▶ Extract:
══════════

Hey guys check out the Comparison tests of the GeForce 7800 GTX(256 MB) with other cards...
*hardware.gamespot.com/Compare-C-20562-1-9-9

now thats sumthing that we call a COmparison test......   
Looks like the number of pipelines will safely cover up the problems of WATER SHORTAGE in my area and toilets......   

Cheers n e-peace.....


----------



## Sourabh (Jun 25, 2005)

@ashu:

mebbe u wod be more happy now after reading all these reviews 

ATI-News.de
3D Center
AnandTech
Beyond3D
Digit-Life
ExtremeTech
FiringSquad
Guru3D
HardOCP
Hardware-Mag (in German)
Hardware Secrets (Launch Coverage)
Hardware Zone
Hartware.net (in German)
Hexus
Hot Hardware
HTPCnews (NVIDIA Editor's Day & Hands-on Preview)
Neoseeker
Noticias3D (in Spanish)
PC INpact (in French)
PC Perspective
Penstar Systems
Planet3DNow (in German)

══════════

▶ Records shown:
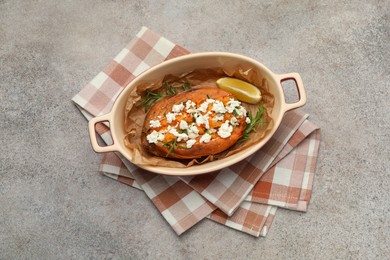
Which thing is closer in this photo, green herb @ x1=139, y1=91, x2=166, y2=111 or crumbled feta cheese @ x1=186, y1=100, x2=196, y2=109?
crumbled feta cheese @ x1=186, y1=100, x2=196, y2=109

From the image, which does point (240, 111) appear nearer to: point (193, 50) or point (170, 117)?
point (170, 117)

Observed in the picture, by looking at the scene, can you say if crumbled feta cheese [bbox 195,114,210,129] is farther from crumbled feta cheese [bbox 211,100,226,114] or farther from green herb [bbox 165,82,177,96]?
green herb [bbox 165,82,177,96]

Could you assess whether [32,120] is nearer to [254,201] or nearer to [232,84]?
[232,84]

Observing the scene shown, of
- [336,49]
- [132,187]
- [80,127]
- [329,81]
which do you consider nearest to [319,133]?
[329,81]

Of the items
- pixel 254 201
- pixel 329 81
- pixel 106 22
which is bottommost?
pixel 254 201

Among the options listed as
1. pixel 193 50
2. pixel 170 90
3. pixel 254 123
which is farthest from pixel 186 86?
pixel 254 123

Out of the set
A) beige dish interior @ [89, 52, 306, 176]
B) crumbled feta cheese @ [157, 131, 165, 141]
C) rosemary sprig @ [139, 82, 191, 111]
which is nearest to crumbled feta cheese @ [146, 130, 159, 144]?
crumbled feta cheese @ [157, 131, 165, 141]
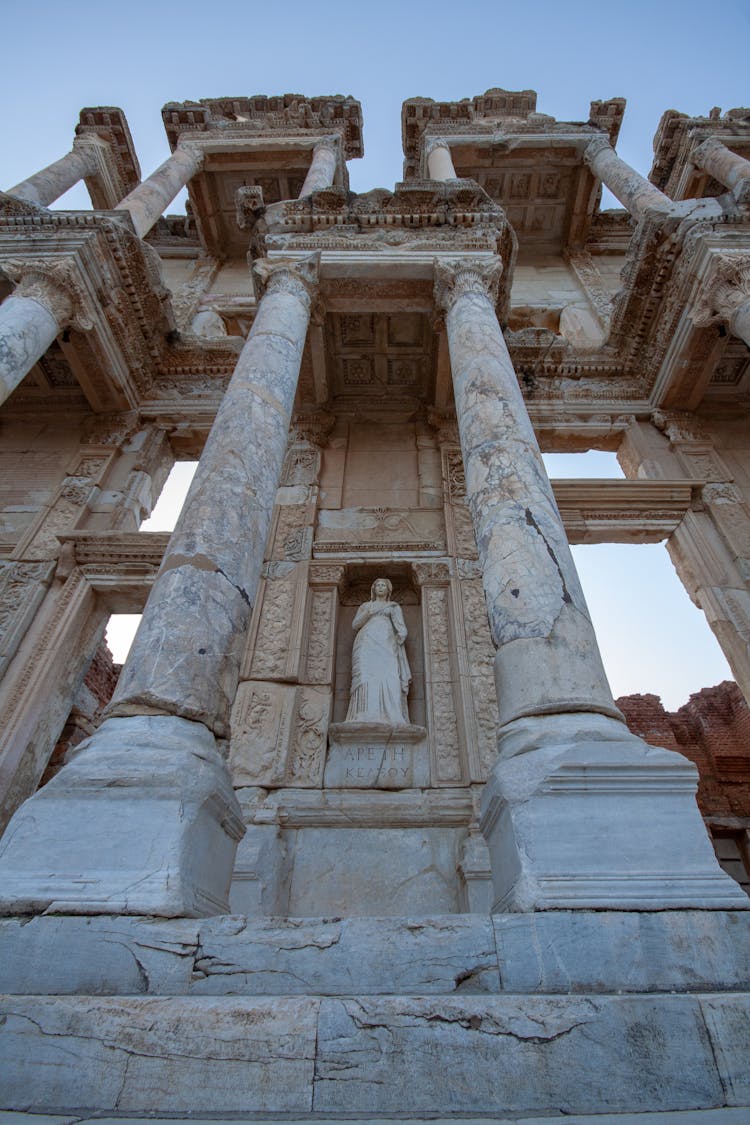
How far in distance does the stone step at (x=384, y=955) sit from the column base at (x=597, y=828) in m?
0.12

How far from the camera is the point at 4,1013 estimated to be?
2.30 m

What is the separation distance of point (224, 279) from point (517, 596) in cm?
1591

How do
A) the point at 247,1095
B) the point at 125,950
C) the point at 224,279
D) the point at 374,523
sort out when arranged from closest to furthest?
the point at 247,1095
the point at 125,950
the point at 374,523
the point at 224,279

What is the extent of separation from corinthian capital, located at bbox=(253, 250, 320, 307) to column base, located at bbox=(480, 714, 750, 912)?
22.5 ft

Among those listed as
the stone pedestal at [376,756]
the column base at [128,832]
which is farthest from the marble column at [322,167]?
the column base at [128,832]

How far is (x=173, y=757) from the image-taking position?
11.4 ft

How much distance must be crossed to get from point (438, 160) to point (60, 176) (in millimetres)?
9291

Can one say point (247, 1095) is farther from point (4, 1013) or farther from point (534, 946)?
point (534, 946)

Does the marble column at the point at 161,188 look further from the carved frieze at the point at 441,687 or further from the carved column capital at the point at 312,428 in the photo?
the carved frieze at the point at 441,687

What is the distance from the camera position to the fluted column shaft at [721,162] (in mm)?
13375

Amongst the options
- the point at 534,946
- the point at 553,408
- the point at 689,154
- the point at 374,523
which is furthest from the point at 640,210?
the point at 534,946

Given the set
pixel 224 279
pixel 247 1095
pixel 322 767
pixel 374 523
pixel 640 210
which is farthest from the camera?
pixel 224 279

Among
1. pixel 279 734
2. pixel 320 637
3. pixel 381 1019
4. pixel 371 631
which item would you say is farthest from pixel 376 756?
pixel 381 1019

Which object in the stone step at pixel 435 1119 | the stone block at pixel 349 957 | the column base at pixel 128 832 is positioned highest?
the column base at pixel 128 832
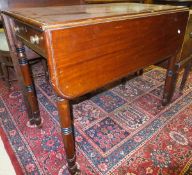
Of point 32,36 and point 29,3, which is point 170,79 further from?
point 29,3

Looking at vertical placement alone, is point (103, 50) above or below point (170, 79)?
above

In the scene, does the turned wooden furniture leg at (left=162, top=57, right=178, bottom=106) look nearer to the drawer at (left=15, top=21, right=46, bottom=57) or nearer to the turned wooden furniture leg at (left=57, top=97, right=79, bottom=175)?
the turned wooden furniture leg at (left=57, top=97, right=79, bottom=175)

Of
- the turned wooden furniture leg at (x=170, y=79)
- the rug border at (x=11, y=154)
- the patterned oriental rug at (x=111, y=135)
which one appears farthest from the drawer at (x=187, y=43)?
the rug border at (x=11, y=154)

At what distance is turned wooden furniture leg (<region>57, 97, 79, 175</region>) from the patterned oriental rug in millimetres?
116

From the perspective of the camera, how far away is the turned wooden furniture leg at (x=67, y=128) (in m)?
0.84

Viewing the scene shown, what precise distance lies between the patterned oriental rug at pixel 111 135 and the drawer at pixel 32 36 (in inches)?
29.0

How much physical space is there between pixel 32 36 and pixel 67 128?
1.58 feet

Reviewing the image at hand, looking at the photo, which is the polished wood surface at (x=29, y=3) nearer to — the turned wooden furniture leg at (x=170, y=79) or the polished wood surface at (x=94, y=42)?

══════════

▶ Task to carry out:
In the forum thread, how much memory does the GeForce 7800 GTX in the comparison tests have?

▶ Correct output:
256 MB